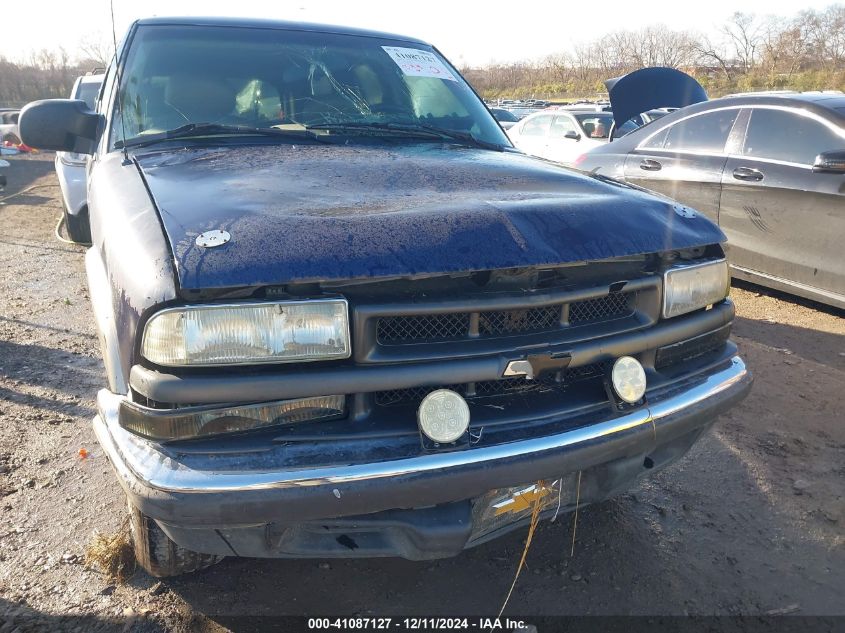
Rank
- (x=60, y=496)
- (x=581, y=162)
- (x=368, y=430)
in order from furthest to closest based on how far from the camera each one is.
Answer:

──────────────────────────────

TASK STATEMENT: Swap "camera" for "viewer" throughout the material above and write it out again with nothing else changed. Leave the pictures out.

ANSWER TO THIS TASK:
Rank
- (x=60, y=496)
- (x=581, y=162)
- (x=368, y=430)
in order from furthest to closest based on how far from the viewer each one is.
Answer:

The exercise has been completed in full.